(Scene-based reasoning records)
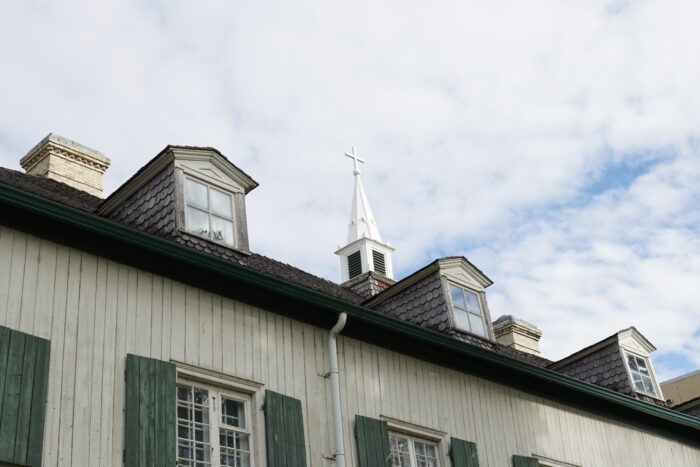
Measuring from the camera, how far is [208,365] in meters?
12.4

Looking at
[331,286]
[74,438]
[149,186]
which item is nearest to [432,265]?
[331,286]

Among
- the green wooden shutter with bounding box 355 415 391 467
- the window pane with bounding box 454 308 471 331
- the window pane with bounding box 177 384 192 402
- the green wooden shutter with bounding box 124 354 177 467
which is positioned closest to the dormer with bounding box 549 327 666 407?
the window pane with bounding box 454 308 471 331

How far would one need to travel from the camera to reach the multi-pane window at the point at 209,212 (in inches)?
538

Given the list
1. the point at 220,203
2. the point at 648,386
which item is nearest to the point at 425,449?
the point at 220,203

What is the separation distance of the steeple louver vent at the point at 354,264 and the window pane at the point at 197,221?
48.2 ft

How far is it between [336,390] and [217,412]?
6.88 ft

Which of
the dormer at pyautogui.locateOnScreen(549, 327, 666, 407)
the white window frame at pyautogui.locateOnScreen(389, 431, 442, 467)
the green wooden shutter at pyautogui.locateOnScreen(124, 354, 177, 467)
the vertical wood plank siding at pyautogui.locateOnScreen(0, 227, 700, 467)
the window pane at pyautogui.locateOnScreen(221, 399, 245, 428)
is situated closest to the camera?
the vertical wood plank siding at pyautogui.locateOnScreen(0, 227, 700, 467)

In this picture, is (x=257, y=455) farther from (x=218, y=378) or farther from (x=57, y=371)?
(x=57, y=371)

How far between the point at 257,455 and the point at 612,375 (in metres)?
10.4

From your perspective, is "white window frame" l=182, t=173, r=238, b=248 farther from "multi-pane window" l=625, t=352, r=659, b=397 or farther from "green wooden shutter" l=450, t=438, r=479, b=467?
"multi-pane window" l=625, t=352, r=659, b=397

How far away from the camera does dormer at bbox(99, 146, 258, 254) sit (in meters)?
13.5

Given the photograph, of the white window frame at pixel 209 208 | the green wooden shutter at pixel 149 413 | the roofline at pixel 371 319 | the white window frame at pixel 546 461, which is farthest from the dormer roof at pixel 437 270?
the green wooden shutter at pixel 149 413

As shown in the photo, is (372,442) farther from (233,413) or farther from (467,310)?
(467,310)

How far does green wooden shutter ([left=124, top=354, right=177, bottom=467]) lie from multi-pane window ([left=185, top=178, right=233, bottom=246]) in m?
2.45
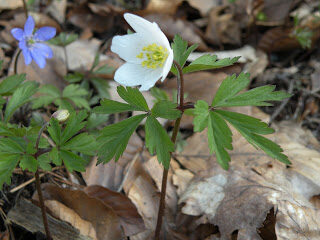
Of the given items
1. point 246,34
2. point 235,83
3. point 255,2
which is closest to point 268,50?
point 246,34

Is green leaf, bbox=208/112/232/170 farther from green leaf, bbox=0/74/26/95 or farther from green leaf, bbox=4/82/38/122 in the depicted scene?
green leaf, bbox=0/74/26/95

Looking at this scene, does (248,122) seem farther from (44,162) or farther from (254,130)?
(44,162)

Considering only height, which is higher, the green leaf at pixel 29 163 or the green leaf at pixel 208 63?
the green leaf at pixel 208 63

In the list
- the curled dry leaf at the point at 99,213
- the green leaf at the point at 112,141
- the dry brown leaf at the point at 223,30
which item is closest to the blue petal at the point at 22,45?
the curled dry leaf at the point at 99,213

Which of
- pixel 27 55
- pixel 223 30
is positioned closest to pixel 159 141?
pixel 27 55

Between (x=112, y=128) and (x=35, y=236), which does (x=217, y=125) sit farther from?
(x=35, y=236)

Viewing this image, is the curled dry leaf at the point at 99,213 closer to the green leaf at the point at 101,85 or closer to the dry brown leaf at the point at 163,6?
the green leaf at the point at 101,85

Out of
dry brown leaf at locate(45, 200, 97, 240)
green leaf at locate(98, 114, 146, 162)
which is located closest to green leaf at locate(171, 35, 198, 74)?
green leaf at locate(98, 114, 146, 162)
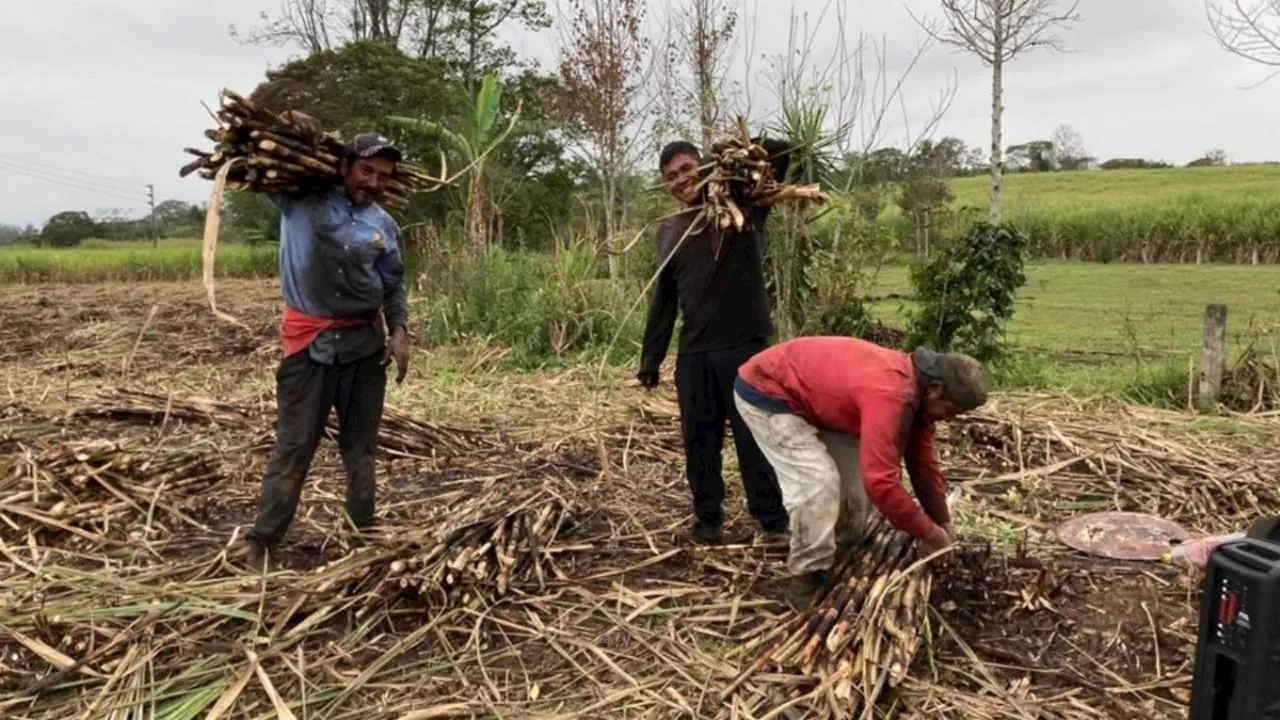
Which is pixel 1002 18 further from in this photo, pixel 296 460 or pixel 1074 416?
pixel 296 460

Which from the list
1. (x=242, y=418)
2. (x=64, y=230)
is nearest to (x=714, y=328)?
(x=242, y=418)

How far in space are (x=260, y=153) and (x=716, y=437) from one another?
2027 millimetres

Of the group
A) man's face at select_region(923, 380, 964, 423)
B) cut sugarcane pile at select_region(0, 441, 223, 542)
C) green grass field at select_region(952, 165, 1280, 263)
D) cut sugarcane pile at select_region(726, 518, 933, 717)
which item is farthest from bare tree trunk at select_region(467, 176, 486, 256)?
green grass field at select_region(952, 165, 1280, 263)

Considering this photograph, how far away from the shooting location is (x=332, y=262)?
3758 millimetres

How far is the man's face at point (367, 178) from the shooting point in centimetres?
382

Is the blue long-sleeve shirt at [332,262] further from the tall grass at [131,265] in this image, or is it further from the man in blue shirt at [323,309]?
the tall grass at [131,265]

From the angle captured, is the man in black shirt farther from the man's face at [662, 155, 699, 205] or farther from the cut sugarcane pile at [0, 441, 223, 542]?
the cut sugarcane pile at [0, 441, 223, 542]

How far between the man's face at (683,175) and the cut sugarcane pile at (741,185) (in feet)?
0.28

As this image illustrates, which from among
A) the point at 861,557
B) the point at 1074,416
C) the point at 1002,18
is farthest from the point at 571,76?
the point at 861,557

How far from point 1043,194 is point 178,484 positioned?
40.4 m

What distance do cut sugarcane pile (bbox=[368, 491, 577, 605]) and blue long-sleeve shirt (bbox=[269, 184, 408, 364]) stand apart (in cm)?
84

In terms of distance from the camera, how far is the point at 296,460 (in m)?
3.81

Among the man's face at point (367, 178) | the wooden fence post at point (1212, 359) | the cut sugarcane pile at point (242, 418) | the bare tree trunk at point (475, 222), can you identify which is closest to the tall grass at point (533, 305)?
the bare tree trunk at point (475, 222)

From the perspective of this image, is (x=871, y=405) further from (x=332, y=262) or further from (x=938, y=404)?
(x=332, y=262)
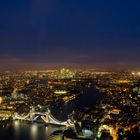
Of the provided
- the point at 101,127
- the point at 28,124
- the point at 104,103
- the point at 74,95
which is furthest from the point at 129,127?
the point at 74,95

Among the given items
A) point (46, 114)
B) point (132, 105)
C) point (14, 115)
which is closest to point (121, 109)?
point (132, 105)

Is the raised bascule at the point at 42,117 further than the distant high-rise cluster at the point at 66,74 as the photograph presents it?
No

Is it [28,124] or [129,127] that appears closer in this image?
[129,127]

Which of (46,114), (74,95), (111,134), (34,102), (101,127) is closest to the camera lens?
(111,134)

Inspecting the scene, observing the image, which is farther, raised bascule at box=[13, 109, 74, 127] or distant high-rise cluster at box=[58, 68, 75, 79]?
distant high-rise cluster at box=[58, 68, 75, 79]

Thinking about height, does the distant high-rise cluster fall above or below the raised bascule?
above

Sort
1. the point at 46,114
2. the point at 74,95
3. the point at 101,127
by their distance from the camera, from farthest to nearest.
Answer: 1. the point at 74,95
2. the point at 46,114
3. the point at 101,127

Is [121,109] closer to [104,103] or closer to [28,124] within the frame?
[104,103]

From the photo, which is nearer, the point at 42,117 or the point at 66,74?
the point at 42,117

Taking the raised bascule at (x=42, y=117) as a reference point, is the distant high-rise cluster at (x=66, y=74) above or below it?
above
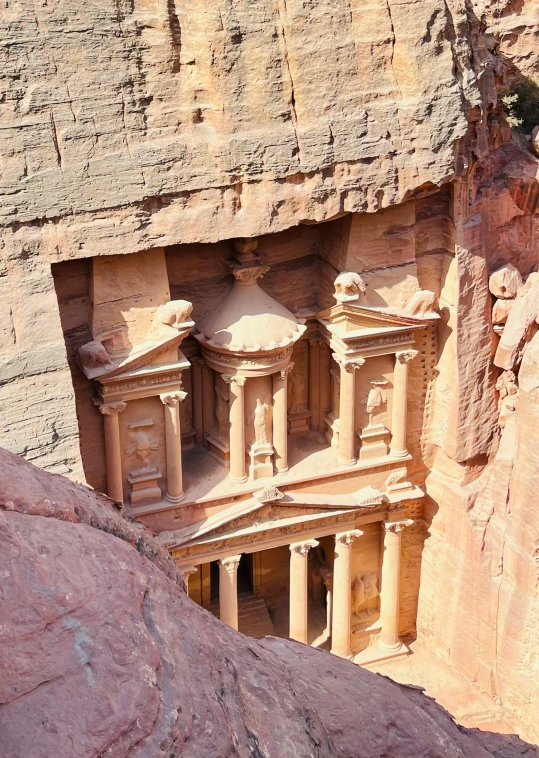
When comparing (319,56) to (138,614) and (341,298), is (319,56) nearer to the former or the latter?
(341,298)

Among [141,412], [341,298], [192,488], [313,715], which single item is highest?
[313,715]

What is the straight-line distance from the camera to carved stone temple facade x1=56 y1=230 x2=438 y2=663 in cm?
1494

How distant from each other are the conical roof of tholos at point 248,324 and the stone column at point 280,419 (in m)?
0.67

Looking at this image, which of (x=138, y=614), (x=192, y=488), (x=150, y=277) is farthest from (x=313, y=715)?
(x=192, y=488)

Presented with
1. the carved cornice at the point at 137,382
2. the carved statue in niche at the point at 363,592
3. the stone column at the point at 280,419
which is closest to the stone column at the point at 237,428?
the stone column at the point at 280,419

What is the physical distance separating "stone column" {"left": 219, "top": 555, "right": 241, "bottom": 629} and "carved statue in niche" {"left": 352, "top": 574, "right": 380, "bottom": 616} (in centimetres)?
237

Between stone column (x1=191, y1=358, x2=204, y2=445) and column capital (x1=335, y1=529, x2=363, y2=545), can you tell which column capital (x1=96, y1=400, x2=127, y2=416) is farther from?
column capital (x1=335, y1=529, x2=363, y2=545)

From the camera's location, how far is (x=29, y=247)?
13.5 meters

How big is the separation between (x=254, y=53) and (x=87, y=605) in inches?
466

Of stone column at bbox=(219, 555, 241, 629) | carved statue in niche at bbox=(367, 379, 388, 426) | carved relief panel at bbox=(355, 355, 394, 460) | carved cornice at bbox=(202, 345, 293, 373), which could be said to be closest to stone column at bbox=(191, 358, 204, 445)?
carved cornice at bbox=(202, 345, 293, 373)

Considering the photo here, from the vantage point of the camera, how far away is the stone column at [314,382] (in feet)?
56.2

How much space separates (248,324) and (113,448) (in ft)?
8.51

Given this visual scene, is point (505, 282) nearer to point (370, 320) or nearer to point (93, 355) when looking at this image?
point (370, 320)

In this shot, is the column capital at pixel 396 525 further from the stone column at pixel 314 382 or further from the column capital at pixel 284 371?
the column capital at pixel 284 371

**REQUEST**: Give exactly the lines from the one with "What is the physical" to the end of the entries, nothing before them.

**EXPECTED ANSWER**:
What is the physical distance separating "stone column" {"left": 219, "top": 555, "right": 241, "bottom": 629} and "carved statue in niche" {"left": 352, "top": 574, "right": 380, "bottom": 616} (in centimetres)?
237

Between stone column (x1=191, y1=358, x2=204, y2=445) and column capital (x1=335, y1=529, x2=363, y2=545), can you tell which column capital (x1=96, y1=400, x2=127, y2=416) is farther from?
column capital (x1=335, y1=529, x2=363, y2=545)

From the camera's location, how far is (x=29, y=247)?
13.5 meters

How big is the separation between (x=254, y=53) and (x=87, y=605) in inches?
466

Of stone column at bbox=(219, 555, 241, 629) | carved statue in niche at bbox=(367, 379, 388, 426) | carved relief panel at bbox=(355, 355, 394, 460) | carved cornice at bbox=(202, 345, 293, 373), which could be said to be closest to stone column at bbox=(191, 358, 204, 445)?
carved cornice at bbox=(202, 345, 293, 373)

Considering the photo here, from the vantage point of the camera, how far away is the stone column at [314,382] (in feet)?
56.2

How much space separates (248,324) and (113,448) (in ft)?
8.51

Given this visual scene, is point (505, 282) nearer to point (370, 320) or nearer to point (93, 355) when looking at this image?
point (370, 320)

In this shot, is the column capital at pixel 396 525 further from the stone column at pixel 314 382 or further from the column capital at pixel 284 371?
the column capital at pixel 284 371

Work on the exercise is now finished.